I went on to check in at Wyndham’s complimentary accommodations, at the Shawnee Inn, a mammoth and beautiful antique, built during a time when individuals’ and families’ recreation was framed quite differently than condominiums laden with MTV-style accommodations. The Shawnee, built in the early 1900s, sprawls to face the floodplain of the Delaware River. Its original owner, a New York City businessman named Charles Worthington, sought to establish the hilt of turn-of-the-century luxury, so much so that by 1910, the hotel’s restauraunt served products of its own dairy and creamery, vegetable garden, its own gravity-fed-spring water. The hotel ran a ferry that took guests across the Delaware, to a private nature sanctuary, and the golf course had its own Scotsman, who had his own sheep--not to mention Worthington, not unlike a Monopoly board, built two streets in the town adjacent to the hotel, allowing hotel workers to reside within walking distance of their job. Other attractions at the Shawnee fell away as the golf course gained reknown; because of Worthington’s meticulous attention to detail in running his hotel and golf course, the Inn’s website boasts that it’s likely the PGA was conceived in conversations that took place on the grounds of the Inn.

Worthington’s exclusive resort, however, was built on a clientele that stayed through the season; through the Great Depression and beyond, the hotel’s revenue suffered, becoming a summer-only destination. Skimping on maintenance over all else, the hotel was sold in 1943 to radio personality Fred Waring, a Lawrence Welk/Mitch Miller bandleader type, who was determined to make the Shawnee Inn thrive. Much of the 1950s took place here, it seems: the brass elevator gate on every floor stands defunct across from the modern equivalent, its car having carried Ed Sullivan, Art Carney, Jackie Gleason, Dwight Eisenhower, Bob Hope. The opulence of the winding staircase, the majesty of the lobby’s hardwood floor, and the wide, sweeping porches that extend and face the ever-creeping Delaware: none of these could be found on the ramp that led to Wyndham’s most lavish Poconos unit.
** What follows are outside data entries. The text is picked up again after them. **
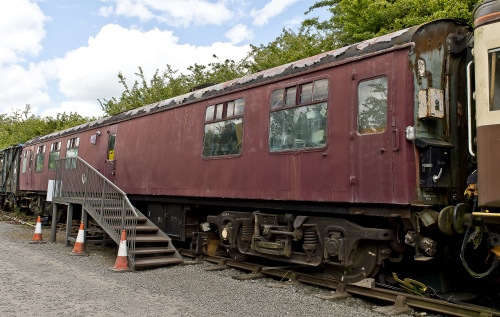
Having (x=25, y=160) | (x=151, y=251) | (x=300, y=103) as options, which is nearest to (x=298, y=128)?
(x=300, y=103)

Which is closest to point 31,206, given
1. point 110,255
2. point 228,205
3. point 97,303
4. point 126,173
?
point 126,173

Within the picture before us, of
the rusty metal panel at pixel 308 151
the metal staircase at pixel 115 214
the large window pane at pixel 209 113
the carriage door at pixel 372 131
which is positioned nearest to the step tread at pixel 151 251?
the metal staircase at pixel 115 214

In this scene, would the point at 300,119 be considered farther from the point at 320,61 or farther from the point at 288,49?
the point at 288,49

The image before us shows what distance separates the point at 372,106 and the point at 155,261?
4721 mm

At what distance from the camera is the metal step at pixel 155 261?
7.80 meters

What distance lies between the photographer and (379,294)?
5578 millimetres

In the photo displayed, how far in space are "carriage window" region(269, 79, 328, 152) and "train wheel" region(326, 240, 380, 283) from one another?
1480 millimetres

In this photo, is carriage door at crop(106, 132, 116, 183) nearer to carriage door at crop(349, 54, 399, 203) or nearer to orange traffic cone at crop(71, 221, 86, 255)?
orange traffic cone at crop(71, 221, 86, 255)

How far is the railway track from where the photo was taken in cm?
484

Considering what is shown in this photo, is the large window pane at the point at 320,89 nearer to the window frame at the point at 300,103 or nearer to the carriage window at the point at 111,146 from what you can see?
the window frame at the point at 300,103

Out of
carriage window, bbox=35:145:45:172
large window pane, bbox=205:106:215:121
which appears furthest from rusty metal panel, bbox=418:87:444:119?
carriage window, bbox=35:145:45:172

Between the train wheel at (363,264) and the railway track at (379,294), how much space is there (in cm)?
10

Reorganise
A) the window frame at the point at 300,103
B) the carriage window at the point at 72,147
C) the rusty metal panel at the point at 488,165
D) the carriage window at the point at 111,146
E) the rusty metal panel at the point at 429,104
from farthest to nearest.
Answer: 1. the carriage window at the point at 72,147
2. the carriage window at the point at 111,146
3. the window frame at the point at 300,103
4. the rusty metal panel at the point at 429,104
5. the rusty metal panel at the point at 488,165

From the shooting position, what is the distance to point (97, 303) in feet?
18.1
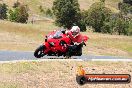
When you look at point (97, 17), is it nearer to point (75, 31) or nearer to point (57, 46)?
point (57, 46)

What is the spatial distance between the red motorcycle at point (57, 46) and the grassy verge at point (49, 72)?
1561 millimetres

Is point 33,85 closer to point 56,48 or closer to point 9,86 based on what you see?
point 9,86

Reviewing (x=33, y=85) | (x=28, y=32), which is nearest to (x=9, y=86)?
(x=33, y=85)

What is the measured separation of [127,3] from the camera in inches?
7840

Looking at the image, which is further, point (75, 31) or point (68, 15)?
point (68, 15)

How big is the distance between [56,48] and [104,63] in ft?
9.78

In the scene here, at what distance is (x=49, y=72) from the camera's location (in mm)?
19391

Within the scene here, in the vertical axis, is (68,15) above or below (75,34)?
below

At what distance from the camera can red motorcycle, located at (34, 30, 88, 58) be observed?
886 inches

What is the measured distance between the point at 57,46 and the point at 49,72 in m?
3.46

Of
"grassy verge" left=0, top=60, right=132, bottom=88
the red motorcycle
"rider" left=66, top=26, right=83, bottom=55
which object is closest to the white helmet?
"rider" left=66, top=26, right=83, bottom=55

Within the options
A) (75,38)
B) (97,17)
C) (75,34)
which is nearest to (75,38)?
(75,38)

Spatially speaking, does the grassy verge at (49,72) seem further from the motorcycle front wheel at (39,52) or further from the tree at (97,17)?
the tree at (97,17)

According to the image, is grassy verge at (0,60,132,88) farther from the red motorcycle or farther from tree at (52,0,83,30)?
tree at (52,0,83,30)
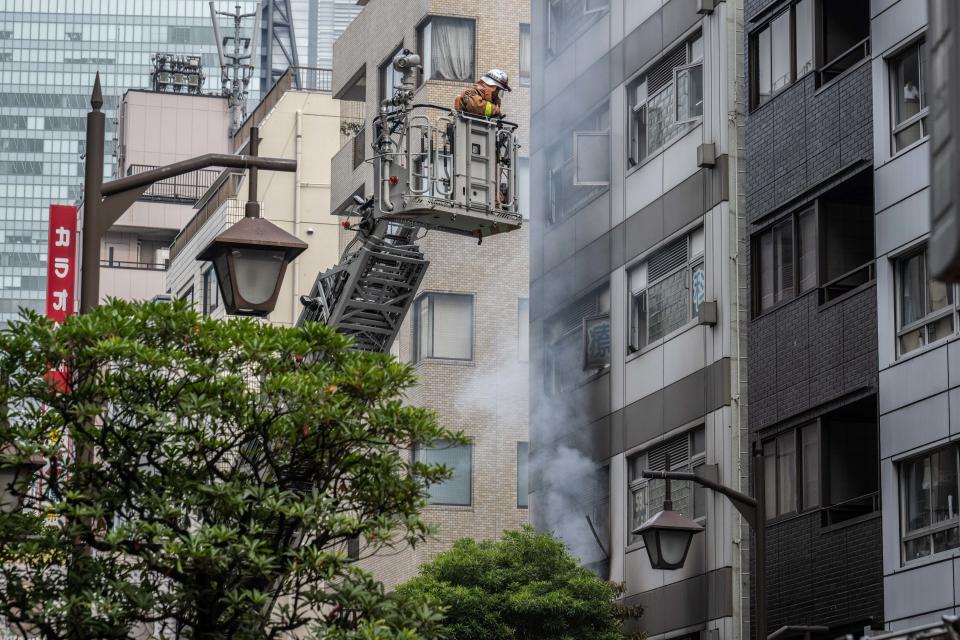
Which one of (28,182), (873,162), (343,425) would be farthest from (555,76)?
(28,182)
Gil’s persistence did not extend past our meeting, but his corporation didn’t give up on me or my income stream. I found myself in early May in Atlantic City, currently Wyndham’s only other Northeast Resort besides the Poconos and at a ski resort in western Massachusetts, shuffled again with free coffee into a second extended game of information, persuasion, and refusal. Gil was not there, but many more associates were: the stakes seemed higher as the sun shone and warmed up the resort town for summer.

It all made more (but not enough) sense in Atlantic City: the full size coffee pot, the complete kitchen, the two bathrooms and one master bedroom, the living space, the DVD player, the balcony with a tragically low railing and view north, to the Absecon Lighthouse and beyond, to the next barrier island up. Exploring closets and cabinets, I imagined returning back to such a contrived and habitable space—to cook one’s own meals, and live out an existence as best as possible, for however long such would be available.